Basic features of coccidioides

Taxonomy:

  • Order: Onygenales
  • Family: Onygenaceae
  • Genus: Coccidioides

Forms:

  • Dimorphic fungus
  • Exists as both mycelia or as spherules (asexual forms) 

Reproduction:

  • No sexual form has been found.
  • Mycelia and spherules undergo binary fission.
  • Arthroconidia are the infectious particles of the Coccidioides species.
    • Transform into spherules in the lungs and tissues
    • Spherules are filled with endospores that burst and amplify the infection.

Clinically relevant species

Coccidioidomycosis (also known as San Joaquin Valley fever) can be caused by:

  • Coccidioides immitis 
  • Coccidioides posadasii

Epidemiology

  • In North America, Coccidioides is endemic to the southwestern United States:
    • California
    • Arizona
    • Utah
    • Nevada
    • New Mexico
  • Approximately 30%–60% of people who live in endemic areas are exposed at some point.
  • Incidence: approximately 42 cases per 100,000 people
    • Highest incidence in elderly
    • Can cause 15%–30% of community pneumonia in these areas

Pathogenesis

Reservoir

  • Soil in endemic regions
  • Rodents may serve as animal reservoirs (no reported zoonotic transmission to humans).

Transmission

Coccidioides arthroconidia can become airborne when soil is disturbed, allowing transmission via inhalation.

Host risk factors

  • Progressive coccidioidomycosis is uncommon in healthy people, and risk factors include:
    • AIDS infection
    • Use of immunosuppressant medications
    • Chronic steroid use
    • Elderly
    • Pregnant patients
    • History of diabetes mellitus 
    • African American or Filipino ethnicity 
  • Those with high spore exposure are also at an increased risk:
    • Construction workers
    • Farmers
    • Archaeologists

Pathogenesis

  • Inhalation of arthroconidia → develop into tissue-invasive spherules 
    • Enlarge and rupture, releasing thousands of endospores → can form new spherules
    • Can be self-limiting or cause pulmonary disease
    • Can trigger local inflammatory response 
      • Infiltration of neutrophils and eosinophils
      • Granulomatous response with B and T lymphocytes and macrophages
  • Disseminated disease occurs via hematogenous spread (particularly in immunocompromised and pregnant patients)
  • Cutaneous disease can result from either:
    • Dissemination
    • Direct inoculation

Clinical Presentation and Diagnosis

The clinical presentation can vary from asymptomatic to life-threatening. The incubation period is 1–4 weeks after exposure.

Constitutional symptoms

  • Low-grade fever
  • Night sweats
  • Anorexia
  • Weight loss
  • Weakness
  • Chills

Pulmonary involvement

  • Chest pain
  • Dyspnea
  • Cough
    • Dry or with sputum 
    • May present with hemoptysis

Cutaneous involvement

Cutaneous involvement may occur in conjunction with pulmonary involvement, with direct inoculation, or from disseminated disease.
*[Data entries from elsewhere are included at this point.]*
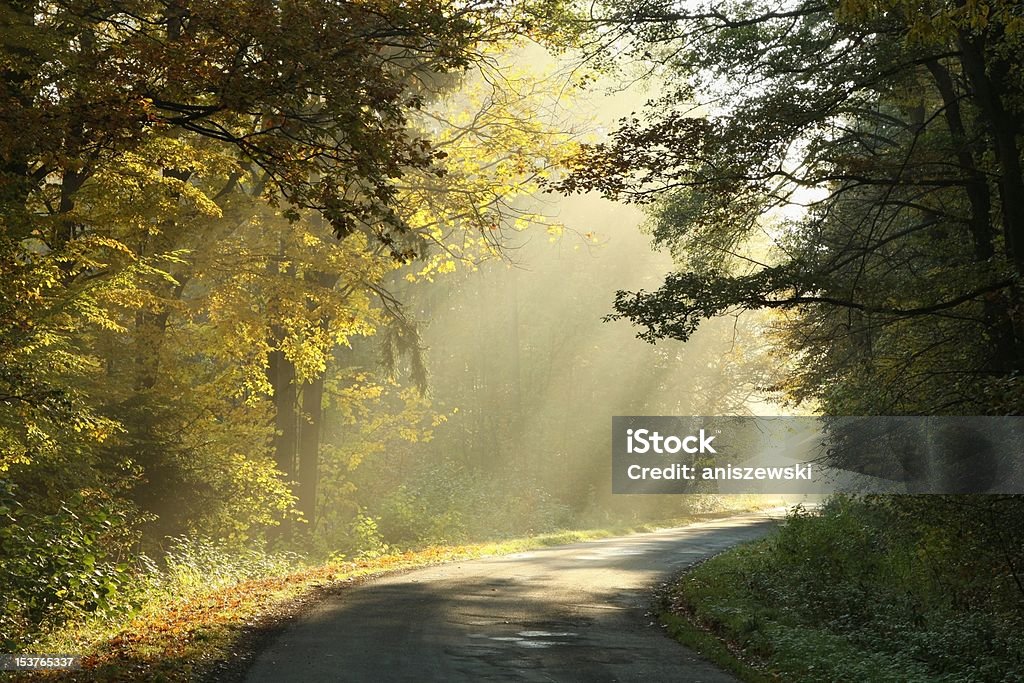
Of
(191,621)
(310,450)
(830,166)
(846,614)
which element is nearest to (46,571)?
(191,621)

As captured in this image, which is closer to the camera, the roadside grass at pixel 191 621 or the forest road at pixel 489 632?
the roadside grass at pixel 191 621

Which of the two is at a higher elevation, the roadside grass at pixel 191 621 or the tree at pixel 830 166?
the tree at pixel 830 166

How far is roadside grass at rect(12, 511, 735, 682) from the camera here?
9.94 m

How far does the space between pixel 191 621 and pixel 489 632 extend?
12.6ft

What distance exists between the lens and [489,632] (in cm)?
1306

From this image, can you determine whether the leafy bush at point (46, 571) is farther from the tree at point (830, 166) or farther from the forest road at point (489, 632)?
the tree at point (830, 166)

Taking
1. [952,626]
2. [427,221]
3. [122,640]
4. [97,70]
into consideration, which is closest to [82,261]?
[97,70]

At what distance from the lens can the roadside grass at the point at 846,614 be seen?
405 inches

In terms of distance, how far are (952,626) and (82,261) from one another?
11.5 m

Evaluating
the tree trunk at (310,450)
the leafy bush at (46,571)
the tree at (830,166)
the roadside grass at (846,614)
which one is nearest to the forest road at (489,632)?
the roadside grass at (846,614)

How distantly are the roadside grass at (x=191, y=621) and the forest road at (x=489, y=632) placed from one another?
0.59 m

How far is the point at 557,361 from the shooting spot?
46.4 m

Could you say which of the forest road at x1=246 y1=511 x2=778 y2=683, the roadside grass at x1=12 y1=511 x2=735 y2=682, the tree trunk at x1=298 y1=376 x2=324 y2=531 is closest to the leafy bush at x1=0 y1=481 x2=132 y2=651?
the roadside grass at x1=12 y1=511 x2=735 y2=682

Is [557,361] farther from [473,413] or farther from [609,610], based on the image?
[609,610]
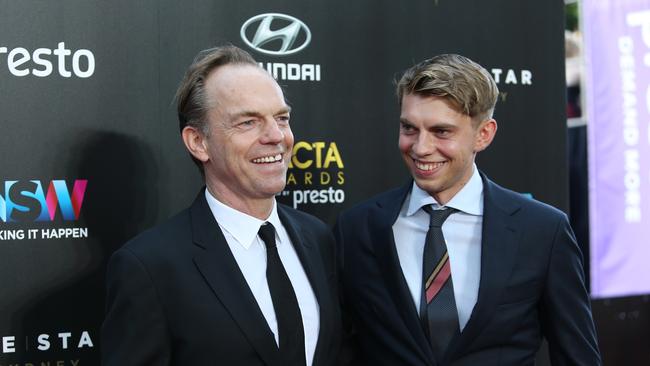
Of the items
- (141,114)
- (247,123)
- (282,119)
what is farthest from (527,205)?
(141,114)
  • Single or multiple granulomatous skin lesions
  • Abscesses
  • Draining sinus tracts
  • Immunologically induced eruptions:
    • Erythema multiforme
    • Erythema nodosum

Disseminated infection

Disseminated infection is defined as disease outside the thoracic cavity and is considered an AIDS-defining illness. Patients can present with the following (this list is not exhaustive):

  • Meningitis 
  • Muscle pain
  • Arthritis (particularly involving the knee)
  • Osteomyelitis

Classic triad of coccidioidomycosis

“Desert rheumatism” is often defined by the presence of:

  • Fever
  • Arthralgia
  • Erythema nodosum

Diagnosis

The diagnosis is made based on history and physical exam with supporting imaging and laboratory data.

Laboratory investigations

  • Fungal cultures
  • Microscopy for spherules in body fluid samples
  • Serologic testing
    • Enzyme immunoassay
    • Complement fixation (IgG antibodies)
    • Immunodiffusion kit (IgM or IgG antibodies)
  • PCR for lower respiratory tract samples (not widely available)
  • Urine antigen testing

Imaging modalities

  • Chest radiography
    • Pulmonary infiltrates, nodules, and cavities
    • Pleural effusions
    • Adenopathy
  • CT chest
    • Pleural infiltrates
      • Micronodular
      • Tree-in-bud sign
      • Multifocal ground-glass opacities
    • Pleural effusions
    • Hilar adenopathy
    • Cavities
    • Diffuse miliary pattern in immunosuppressed
anteroposterior chest x-ray pulmonary fibrosis coccidioidomycosis

This anteroposterior chest X-ray revealed pulmonary changes indicative of pulmonary fibrosis in a case of coccidioidomycosis, caused by fungal organisms of the genus Coccidioides:
Because these changes also resemble those seen in other lung infections, including tuberculosis, the findings uncovered with a chest X-ray need to be coupled with serologic testing as well as possible tissue biopsy. The degree of fibrotic changes, indicative of scarring found on X-ray, can be directly correlated to the severity of the fungal infection.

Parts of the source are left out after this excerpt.